Antonio Gracias, an early Tesla backer and former board member who backed Musk’s takeover of Twitter, made a pitch to Lykos investors in recent weeks on a plan that would grant him a controlling stake in the company in return for $30mn in equity and $70mn in secured debt, three people with knowledge of the plan said.

Gracias’s attempt to court Lykos comes as investors have grown more optimistic about the psychedelic sector because Robert F Kennedy Jr, president-elect Donald Trump’s nominee to run the US health department, has previously spoken favourably about the medicinal use of psychedelics.

The US Food and Drug Administration last year rejected a Lykos application to get therapy in combination with MDMA, commonly known as ecstasy, approved as a treatment for post-traumatic stress disorder, after an advisory committee raised concerns about the design of its clinical trials.

Lykos now needs a financial boost to stay afloat as it seeks another shot at approval, first by carrying out an independent review of its previous trials at the request of the FDA and then by running a fresh late-stage trial. Lykos laid off about three-quarters of its 100 employees and ousted its chief executive after its FDA application was rejected.

Under Gracias’s plan, Chicago-based speciality pharmaceutical group Paragon Biosciences would assist Lykos in its efforts to get its treatment approved and then launch the product, the people said.

Rick Doblin, whose non-profit Multidisciplinary Association for Psychedelic Studies (Maps) funded Lykos’s clinical studies and maintains a large minority stake in the biotech after it was spun out as a for-profit entity last year, backed Gracias’s plan, the people added.

Gracias, who is planning to invest through his family foundation, is seeking three board seats and would give two to Maps. Paragon would also be given an option to take a small stake in Lykos. Gracias is best known for founding $17.5bn venture capital fund Valor Equity Partners.

Lykos’s board is set to meet on Friday to consider Gracias’s proposal, as well as a rival plan from Lykos’s main shareholder, Helena Special Investments, which would give Lykos a fresh injection of cash through a bridge loan of $20mn-$30mn. Helena, which led Lykos’s $100mn funding round last year, wants to entirely decouple Lykos from the non-profit Maps, the people said. Both Maps and Helena have veto rights over any deal.

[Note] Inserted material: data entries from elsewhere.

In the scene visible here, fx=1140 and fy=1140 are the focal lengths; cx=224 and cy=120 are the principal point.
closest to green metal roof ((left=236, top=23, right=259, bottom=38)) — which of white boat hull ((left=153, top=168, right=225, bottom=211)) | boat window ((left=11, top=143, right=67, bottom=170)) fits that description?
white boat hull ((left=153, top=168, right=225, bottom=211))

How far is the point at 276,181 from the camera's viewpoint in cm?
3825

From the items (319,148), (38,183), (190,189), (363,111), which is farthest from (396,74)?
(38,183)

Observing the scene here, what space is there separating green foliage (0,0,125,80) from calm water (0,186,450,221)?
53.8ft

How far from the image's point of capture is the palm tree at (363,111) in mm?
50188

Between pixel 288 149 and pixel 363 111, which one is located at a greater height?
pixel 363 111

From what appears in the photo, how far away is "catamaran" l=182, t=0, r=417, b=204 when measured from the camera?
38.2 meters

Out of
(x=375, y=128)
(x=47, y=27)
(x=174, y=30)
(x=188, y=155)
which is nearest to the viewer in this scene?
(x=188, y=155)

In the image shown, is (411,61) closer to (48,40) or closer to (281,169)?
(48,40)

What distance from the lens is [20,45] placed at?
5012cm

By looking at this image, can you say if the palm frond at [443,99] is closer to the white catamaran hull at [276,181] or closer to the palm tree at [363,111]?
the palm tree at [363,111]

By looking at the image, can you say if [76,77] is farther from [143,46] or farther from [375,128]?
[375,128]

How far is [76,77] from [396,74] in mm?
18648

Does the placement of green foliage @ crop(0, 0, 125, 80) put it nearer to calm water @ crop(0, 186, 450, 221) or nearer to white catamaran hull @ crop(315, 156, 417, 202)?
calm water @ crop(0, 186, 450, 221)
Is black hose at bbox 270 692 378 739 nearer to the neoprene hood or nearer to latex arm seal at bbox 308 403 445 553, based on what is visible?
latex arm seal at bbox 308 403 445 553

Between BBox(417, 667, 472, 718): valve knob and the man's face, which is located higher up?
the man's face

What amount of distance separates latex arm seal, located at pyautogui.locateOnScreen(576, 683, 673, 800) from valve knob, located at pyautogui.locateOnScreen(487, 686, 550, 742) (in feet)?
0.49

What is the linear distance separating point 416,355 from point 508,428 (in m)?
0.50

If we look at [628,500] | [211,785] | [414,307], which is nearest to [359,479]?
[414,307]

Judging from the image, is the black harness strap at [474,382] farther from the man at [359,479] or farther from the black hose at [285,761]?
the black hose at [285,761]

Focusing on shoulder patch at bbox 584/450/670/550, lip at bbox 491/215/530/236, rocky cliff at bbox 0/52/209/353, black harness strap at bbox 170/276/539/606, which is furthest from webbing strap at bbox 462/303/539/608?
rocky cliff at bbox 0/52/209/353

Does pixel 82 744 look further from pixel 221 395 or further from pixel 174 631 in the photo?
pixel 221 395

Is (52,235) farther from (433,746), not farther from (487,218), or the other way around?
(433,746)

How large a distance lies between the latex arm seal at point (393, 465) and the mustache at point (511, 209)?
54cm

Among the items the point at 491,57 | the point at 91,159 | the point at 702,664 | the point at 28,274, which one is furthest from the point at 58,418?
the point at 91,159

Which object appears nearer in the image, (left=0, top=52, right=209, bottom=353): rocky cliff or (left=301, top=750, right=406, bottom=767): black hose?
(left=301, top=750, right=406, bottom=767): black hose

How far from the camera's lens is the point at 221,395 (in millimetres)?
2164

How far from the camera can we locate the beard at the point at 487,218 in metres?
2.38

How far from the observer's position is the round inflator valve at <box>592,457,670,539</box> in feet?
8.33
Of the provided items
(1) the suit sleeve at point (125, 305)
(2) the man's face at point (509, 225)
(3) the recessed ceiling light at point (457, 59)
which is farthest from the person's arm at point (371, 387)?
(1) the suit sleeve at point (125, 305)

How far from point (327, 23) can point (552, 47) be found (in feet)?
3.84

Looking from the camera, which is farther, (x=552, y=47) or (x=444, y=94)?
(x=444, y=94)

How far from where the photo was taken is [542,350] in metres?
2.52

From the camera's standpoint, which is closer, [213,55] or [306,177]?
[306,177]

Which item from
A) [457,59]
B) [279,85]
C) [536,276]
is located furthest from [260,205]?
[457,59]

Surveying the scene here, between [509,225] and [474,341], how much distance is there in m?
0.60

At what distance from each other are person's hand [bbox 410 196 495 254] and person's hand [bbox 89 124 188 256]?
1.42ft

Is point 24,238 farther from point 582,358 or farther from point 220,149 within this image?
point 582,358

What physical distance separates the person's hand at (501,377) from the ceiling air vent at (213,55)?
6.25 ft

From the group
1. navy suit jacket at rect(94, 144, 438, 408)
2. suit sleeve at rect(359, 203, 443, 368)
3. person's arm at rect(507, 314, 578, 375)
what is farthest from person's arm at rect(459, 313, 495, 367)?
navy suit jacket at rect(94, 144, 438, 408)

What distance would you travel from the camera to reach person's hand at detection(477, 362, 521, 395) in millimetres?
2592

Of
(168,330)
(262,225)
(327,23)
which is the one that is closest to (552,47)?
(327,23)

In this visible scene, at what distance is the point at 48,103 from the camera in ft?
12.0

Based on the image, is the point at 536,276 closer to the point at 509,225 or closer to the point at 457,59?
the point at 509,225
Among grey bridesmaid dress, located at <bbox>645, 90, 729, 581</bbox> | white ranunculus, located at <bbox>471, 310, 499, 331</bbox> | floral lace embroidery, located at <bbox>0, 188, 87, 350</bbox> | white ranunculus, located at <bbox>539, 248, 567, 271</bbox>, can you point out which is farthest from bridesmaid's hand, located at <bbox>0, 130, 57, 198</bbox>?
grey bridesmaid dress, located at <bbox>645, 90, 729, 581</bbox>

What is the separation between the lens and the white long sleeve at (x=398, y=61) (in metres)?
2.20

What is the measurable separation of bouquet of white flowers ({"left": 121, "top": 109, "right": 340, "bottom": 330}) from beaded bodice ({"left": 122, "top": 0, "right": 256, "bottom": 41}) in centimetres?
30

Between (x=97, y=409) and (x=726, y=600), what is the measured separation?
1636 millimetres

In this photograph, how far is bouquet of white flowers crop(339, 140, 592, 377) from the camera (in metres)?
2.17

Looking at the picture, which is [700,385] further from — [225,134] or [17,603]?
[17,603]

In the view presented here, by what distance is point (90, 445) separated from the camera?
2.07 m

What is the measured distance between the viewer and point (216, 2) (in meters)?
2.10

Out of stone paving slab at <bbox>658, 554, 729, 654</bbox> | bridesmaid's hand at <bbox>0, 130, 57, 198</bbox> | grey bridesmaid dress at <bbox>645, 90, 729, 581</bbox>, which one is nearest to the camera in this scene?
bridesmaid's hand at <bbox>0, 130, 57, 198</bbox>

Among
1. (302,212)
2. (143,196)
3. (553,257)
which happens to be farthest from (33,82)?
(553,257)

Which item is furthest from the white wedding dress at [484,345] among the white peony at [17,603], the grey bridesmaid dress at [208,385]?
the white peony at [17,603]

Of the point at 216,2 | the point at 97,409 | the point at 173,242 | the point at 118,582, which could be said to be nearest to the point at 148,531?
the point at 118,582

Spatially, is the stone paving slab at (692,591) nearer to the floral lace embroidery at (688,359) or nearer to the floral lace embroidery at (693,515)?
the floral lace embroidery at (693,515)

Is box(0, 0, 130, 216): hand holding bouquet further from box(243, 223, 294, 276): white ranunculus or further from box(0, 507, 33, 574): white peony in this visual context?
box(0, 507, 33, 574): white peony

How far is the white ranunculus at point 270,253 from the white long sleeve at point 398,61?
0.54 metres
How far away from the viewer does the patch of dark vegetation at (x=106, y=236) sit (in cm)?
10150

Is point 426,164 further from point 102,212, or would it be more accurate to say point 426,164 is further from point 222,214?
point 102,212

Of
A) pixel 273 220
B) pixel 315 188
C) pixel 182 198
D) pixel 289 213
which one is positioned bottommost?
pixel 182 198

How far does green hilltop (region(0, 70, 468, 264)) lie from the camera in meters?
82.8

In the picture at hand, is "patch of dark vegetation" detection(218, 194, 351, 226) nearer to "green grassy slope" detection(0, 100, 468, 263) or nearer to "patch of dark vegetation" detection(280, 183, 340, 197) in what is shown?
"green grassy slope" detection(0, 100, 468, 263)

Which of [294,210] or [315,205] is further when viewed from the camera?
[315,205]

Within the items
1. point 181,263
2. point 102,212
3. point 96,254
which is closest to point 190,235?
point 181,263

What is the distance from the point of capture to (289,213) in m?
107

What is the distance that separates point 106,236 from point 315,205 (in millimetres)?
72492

The potential board showdown marks the latest turn in the decades-long effort to legalise psychedelics as medicines, in which Maps has been at the forefront. About 13mn Americans, including many military veterans, suffer from PTSD, an area where there has been little innovation in recent decades.

Lykos, Helena and Doblin declined to comment. Paragon and Gracias did not respond to multiple requests for a comment.